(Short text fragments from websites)
○ ○ ○
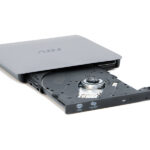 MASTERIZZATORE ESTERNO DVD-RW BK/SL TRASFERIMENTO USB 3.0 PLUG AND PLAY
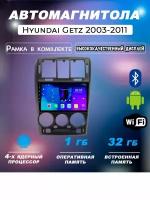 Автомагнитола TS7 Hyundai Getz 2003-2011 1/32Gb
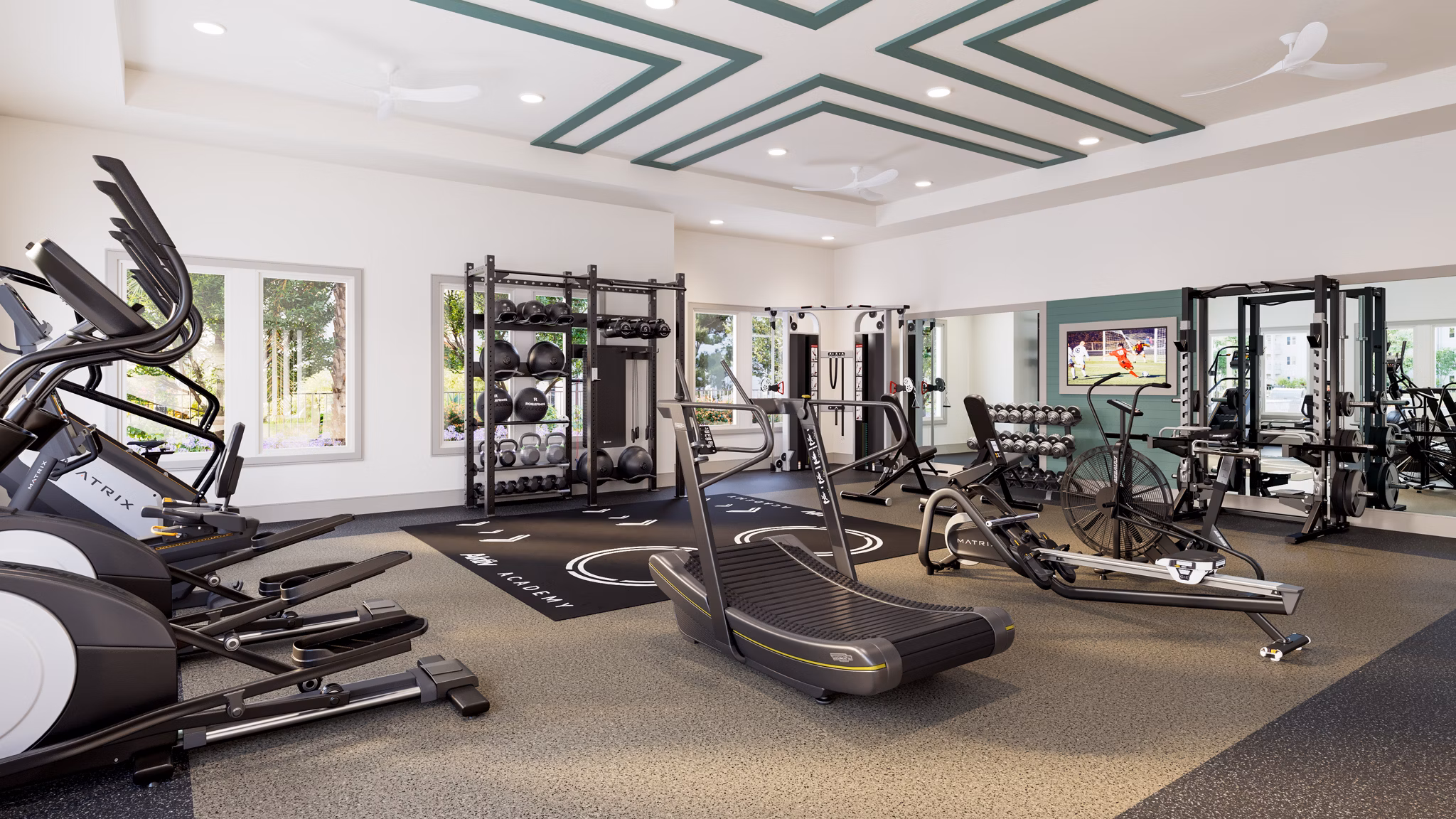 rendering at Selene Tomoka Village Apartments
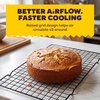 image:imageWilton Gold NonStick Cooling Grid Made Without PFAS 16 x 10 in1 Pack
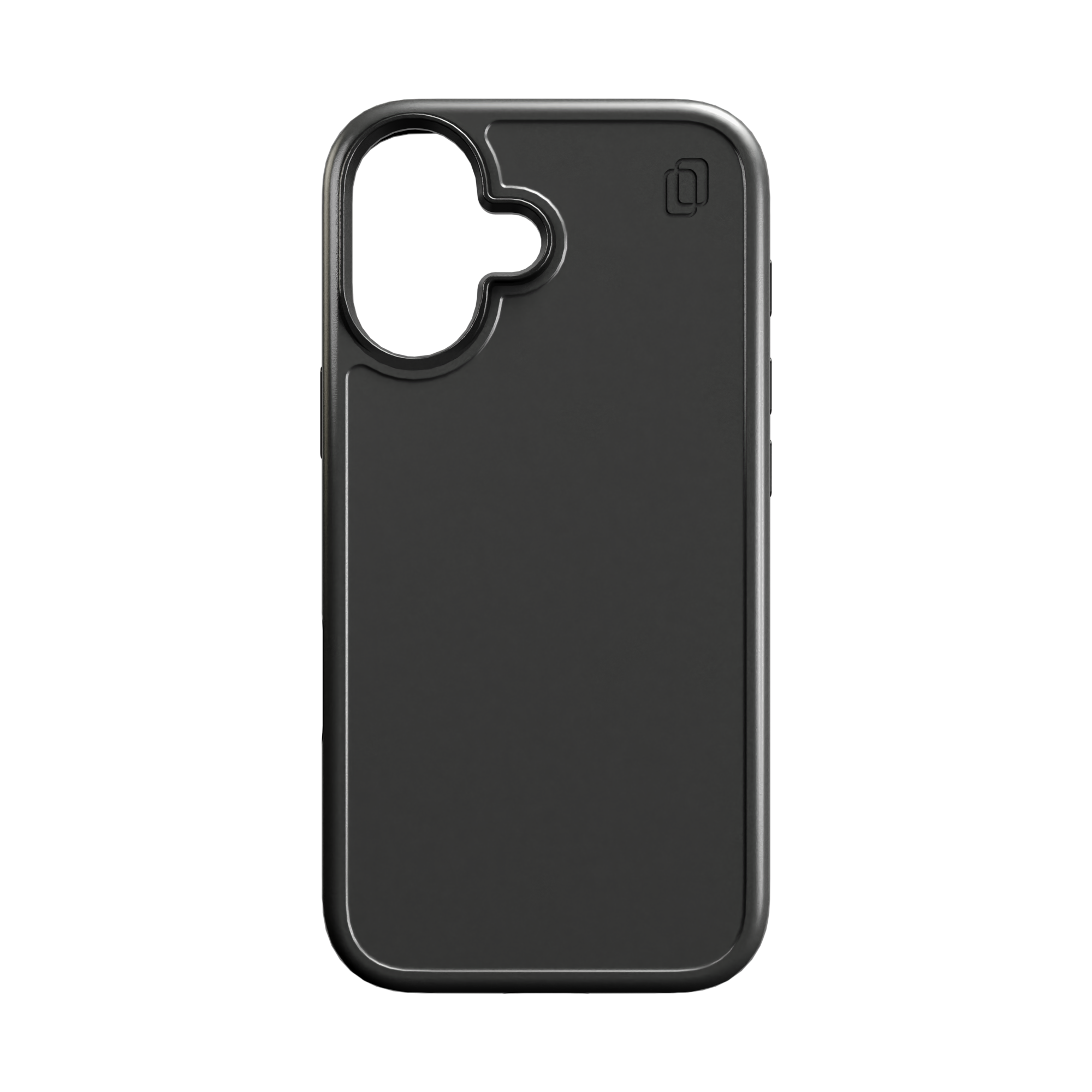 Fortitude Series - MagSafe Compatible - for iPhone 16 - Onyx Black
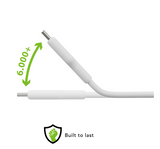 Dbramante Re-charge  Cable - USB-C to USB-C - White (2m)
○ ○ ○
● **Task statement**
Recast the entries above as a Markdown table with the columns "No." and "Text," giving each line its own numbered row and omitting any blank lines. Leave the pictures out of the answer.

● **Task solution**
| No. | Text |
|---|---|
| 1 |  MASTERIZZATORE ESTERNO DVD-RW BK/SL TRASFERIMENTO USB 3.0 PLUG AND PLAY |
| 2 |  Автомагнитола TS7 Hyundai Getz 2003-2011 1/32Gb |
| 3 |  rendering at Selene Tomoka Village Apartments |
| 4 |  image:imageWilton Gold NonStick Cooling Grid Made Without PFAS 16 x 10 in1 Pack |
| 5 |  Fortitude Series - MagSafe Compatible - for iPhone 16 - Onyx Black |
| 6 |  Dbramante Re-charge  Cable - USB-C to USB-C - White (2m) |